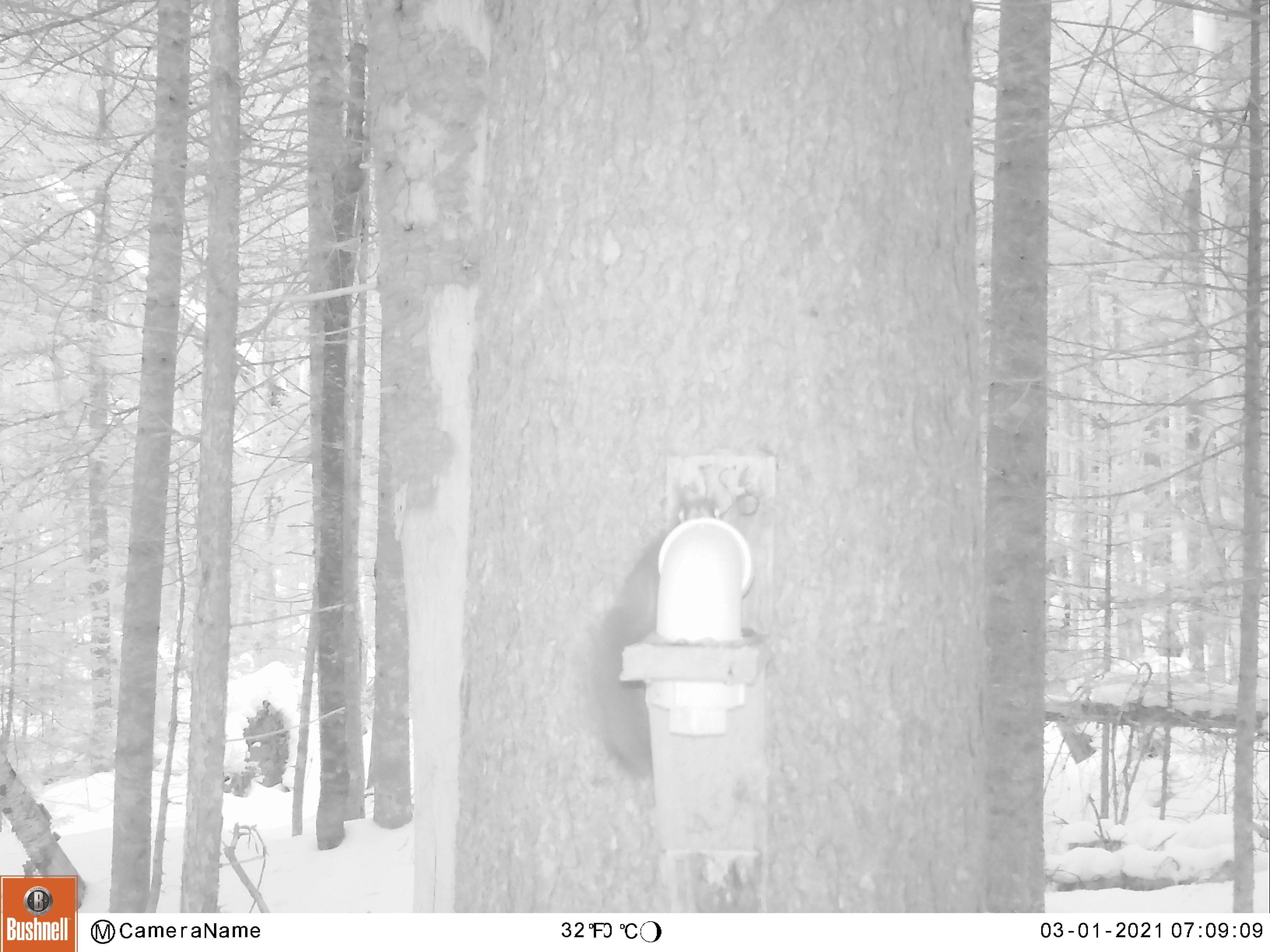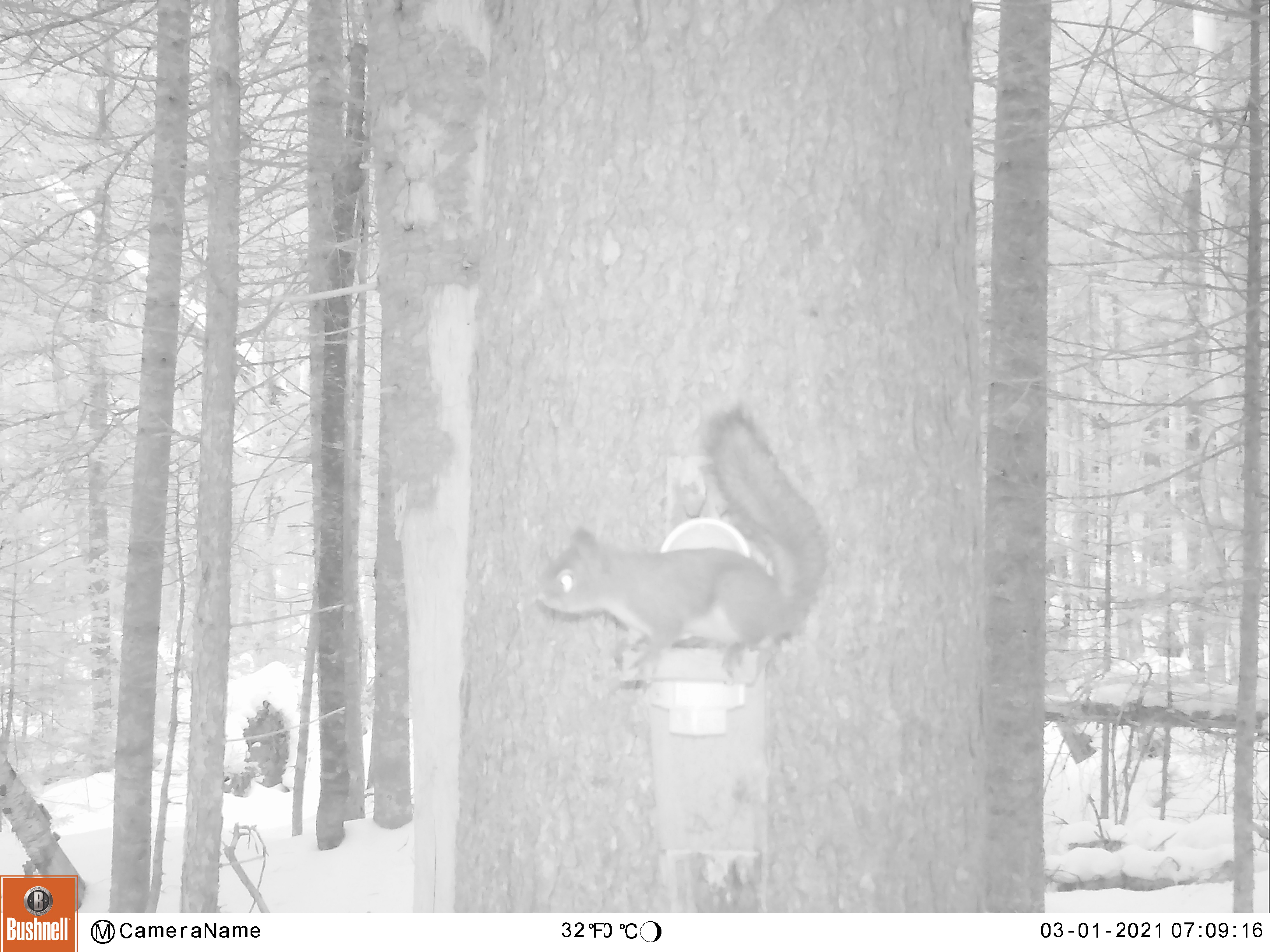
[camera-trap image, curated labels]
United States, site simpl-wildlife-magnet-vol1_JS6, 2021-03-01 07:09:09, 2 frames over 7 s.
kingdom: Animalia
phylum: Chordata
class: Mammalia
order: Rodentia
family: Sciuridae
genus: Tamiasciurus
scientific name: Tamiasciurus hudsonicus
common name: red squirrel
····················
▶ Task directions: Would you set down every line of the data above exactly, skipping the pictures?

▶ Written solution:
[camera-trap image, curated labels]
United States, site simpl-wildlife-magnet-vol1_JS6, 2021-03-01 07:09:09, 2 frames over 7 s.
kingdom: Animalia
phylum: Chordata
class: Mammalia
order: Rodentia
family: Sciuridae
genus: Tamiasciurus
scientific name: Tamiasciurus hudsonicus
common name: red squirrel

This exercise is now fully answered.